Sustainability is another priority, as steered by the school’s Green Impact Society in which pupils look for – and lobby successfully for – more sustainable ways of operating. Meanwhile, amid generational concerns and phenomena such as Black Lives Matter and Everyone’s Invited, we take wellbeing extremely seriously. We aim to give our young people spaces within the school day in which to learn to look after themselves and take a break from academic or social pressures.

Our intention is that the co-curricular provision reflects a kind and respectful school environment that values diversity, promotes self-awareness and respects every individual.

Voices and Views

“The co-curricular provision is a rich and inspiring part of UCS life. Its breadth is a wonderful testimony to the varied interests of our community, as pupils and staff freely commit to running an exciting and unique programme.”

Rebecca Baxter Assistant Head (Head of Sixth Form)

“The teachers are clear about what co-curricular activities will benefit you, and Form Tutors always make individual recommendations. We are encouraged to push ourselves outside the classroom which helps us become more independent learners.”

Hugo Kinder UCS pupil, 2016–2023

“We want our pupils to know what it means to look after yourself, after your community, and after your planet.
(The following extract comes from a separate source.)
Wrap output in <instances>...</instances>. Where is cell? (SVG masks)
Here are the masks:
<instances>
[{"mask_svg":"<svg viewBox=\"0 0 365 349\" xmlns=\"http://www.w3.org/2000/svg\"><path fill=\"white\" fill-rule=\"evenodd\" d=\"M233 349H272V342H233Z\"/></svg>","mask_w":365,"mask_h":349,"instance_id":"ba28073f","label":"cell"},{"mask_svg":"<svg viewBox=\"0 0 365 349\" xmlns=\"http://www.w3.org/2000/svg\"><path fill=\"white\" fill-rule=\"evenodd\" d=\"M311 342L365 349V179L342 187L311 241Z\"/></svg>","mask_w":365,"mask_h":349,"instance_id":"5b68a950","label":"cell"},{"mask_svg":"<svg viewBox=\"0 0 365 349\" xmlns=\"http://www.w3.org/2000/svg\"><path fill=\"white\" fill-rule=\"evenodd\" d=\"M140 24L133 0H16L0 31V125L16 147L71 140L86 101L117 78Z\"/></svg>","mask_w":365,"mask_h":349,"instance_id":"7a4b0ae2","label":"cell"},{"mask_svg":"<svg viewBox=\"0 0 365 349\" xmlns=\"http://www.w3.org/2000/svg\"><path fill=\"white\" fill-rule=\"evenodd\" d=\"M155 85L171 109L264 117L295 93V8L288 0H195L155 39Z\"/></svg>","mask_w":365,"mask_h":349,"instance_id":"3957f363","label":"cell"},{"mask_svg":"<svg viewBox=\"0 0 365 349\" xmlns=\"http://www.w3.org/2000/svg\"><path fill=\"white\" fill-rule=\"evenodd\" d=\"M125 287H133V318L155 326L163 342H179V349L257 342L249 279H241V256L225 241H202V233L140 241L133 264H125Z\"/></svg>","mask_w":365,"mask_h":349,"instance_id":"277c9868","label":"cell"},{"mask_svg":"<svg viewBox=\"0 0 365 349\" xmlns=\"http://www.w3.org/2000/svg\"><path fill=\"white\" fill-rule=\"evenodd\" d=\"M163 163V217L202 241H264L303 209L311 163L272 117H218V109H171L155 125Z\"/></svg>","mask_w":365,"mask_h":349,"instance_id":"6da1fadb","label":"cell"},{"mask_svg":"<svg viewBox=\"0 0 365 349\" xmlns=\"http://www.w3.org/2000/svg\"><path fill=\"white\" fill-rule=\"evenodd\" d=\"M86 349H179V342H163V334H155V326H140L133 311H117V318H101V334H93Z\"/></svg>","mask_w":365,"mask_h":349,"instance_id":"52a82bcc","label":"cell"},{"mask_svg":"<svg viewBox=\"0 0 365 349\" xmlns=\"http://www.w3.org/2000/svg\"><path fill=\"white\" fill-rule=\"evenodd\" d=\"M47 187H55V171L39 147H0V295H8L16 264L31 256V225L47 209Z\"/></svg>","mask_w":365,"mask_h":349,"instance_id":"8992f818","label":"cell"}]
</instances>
As a school we can facilitate that a little in terms of what they do with their time.”

Jessica Lewis Assistant Head (Pupils)

“This school isn't liberal in the sense that you can do anything; it is liberal in the sense that you can do everything.”

Ellie Afek UCS pupil, 2021–2023

“I was recently doing PSHE and mental health learning with Sixth Formers and it was a chance to speak to somebody other than a teacher and a chance to experience a different kind of mentoring.”